The late 19th and early 20th centuries brought significant economic change to the town of Cohasset as fishing and other maritime industries died out in the 1880s. The community retained a diverse economy of agriculture, summer tourism, various trades, and some manufacturing. The period between 1850 and 1915 also saw a major influx of Azorean Portuguese, Irish, and Italian immigrants into the town. The remains of forty-five Irish immigrants killed in the wreck of the brig St. John are buried in Cohasset Central Cemetery in a common grave below the top of the north hill. The brig, which was carrying famine refugees from the Irish counties of Galway and Clare, was bound for Boston in October of 1849 when a storm blew the vessel off course as it approached Massachusetts Bay. The ship anchored near Minot’s Lighthouse outside Cohasset Harbor to ride out the storm, but the anchors failed to hold.
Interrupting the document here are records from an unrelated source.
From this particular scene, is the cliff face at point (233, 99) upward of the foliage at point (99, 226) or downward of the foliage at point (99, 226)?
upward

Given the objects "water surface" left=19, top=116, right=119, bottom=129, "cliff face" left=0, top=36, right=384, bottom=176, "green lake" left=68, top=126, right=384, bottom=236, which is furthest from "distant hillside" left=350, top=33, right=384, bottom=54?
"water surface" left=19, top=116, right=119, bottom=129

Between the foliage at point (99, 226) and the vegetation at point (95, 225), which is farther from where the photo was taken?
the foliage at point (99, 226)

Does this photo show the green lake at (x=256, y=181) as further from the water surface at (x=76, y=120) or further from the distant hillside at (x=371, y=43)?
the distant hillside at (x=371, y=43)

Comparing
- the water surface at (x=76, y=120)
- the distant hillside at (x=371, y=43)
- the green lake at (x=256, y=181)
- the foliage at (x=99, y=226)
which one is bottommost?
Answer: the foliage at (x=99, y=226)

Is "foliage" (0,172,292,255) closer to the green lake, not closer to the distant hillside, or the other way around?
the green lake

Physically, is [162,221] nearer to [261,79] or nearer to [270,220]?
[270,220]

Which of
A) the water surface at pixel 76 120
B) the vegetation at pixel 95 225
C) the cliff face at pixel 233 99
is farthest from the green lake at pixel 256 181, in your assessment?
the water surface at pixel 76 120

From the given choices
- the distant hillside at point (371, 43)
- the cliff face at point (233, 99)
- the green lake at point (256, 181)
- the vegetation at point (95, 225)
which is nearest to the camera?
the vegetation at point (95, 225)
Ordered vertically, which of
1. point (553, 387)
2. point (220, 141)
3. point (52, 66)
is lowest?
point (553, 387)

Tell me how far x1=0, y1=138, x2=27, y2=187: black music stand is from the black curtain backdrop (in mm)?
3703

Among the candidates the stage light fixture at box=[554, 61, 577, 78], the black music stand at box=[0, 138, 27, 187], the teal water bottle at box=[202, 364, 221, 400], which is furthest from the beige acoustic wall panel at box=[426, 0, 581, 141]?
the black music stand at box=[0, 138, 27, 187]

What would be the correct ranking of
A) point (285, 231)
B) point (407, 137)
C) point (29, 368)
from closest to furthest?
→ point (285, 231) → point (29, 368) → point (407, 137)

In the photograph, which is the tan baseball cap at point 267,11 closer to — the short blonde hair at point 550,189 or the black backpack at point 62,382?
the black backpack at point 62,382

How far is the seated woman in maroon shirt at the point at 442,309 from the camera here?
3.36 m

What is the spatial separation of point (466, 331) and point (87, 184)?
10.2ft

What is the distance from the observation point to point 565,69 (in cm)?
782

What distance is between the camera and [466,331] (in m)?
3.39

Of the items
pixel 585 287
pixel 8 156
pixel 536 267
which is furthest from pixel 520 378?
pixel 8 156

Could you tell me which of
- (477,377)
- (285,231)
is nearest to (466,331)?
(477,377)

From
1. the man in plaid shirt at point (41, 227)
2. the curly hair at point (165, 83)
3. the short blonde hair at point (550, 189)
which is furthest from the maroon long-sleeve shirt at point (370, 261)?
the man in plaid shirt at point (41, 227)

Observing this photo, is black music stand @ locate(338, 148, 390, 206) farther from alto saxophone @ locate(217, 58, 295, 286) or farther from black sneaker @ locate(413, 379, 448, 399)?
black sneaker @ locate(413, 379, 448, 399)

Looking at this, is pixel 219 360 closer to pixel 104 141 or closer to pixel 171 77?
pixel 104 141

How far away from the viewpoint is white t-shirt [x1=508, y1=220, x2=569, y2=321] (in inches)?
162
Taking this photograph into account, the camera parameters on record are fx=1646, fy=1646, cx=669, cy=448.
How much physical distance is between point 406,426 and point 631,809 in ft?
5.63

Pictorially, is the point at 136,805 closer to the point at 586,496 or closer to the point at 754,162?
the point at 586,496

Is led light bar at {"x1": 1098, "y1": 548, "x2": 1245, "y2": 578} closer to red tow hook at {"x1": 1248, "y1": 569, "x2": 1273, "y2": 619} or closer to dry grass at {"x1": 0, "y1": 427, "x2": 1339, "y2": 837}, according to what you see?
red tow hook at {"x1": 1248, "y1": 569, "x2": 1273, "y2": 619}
The ship ran aground on submerged ledge and broke into two pieces. Out of 120 passengers and crew, only 21 survived the wreck. Writer Henry David Thoreau visited Cohasset after reading of the wreck in the Boston newspaper. Thoreau later recounted the story of the St. John in the first chapter of his book, Cape Cod. The Rev. Joseph Osgood of the Cohasset Unitarian Church initially performed services, but this was not acceptable to the Catholic Church, which dispatched Father John Roddan of St. Mary’s Parish in West Quincy to perform another service. This burial represented the first Catholic presence in the Town of Cohasset. Though buried and memorialized in 1849, it was not until 1914 that the gravesite was officially commemorated with a marker. That year, the Ancient Order of Hibernians erected an 18-foot Celtic cross to commemorate the death of all 99 Irish citizens aboard the St. John. The Celtic Cross bears the seals of the Ancient Order of Hibernians and its Ladies Auxiliary. It reads:

This Cross was erected and dedicated May 30, 1914 by the A.O.H. and L.A.A.O.H. of Massachusetts to mark the final resting place of about forty five Irish emigrants from a total company of ninety nine who lost their lives on Grampus Ledge, off Cohasset, October 7, 1849 in the wreck of the brig St. John from Galway, Ireland. R.I.P.

As the 20th century progressed, many World War I and World War II veterans were also buried in Cohasset Central Cemetery. Their graves are marked by flag stands given by the American Legion Post and Veterans of Foreign Wars Cohasset chapters. More recently, prizewinning sculptor and farmer Richardson White was buried here upon his death in 1993. The White Family has resided in Cohasset on their Jerusalem Road farm, called Holly Hill, since the 1840s. Mr. White’s artistic subject matter focused primarily on horses. His work “Great Horse” is part of the collection of the Museum of Fine Arts, Boston, and his “Rearing Thoroughbred” is installed outside the Massachusetts Society for the Prevention of Cruelty to Animals in Jamaica Plain, Massachusetts.

The board of the Cohasset Central Cemetery continues to manage and maintain the cemetery. Alongside the “Old Slates” and the marble or granite stones of earlier times are two 20th century columbaria. One of the first on the South Shore, the Cumner Columbarium was constructed in 1982. Named after a former president of the cemetery association, it stands along Joy Place. A larger facility, the Tower Columbarium was added in 1988. it is named for a former treasurer of the Cemetery and direct descendant of the first person to be buried in Cohasset Central Cemetery. This additional space has provided for the future of this Colonial Burying Ground whose roots go back beyond the town itself but whose eyes are still upon the future.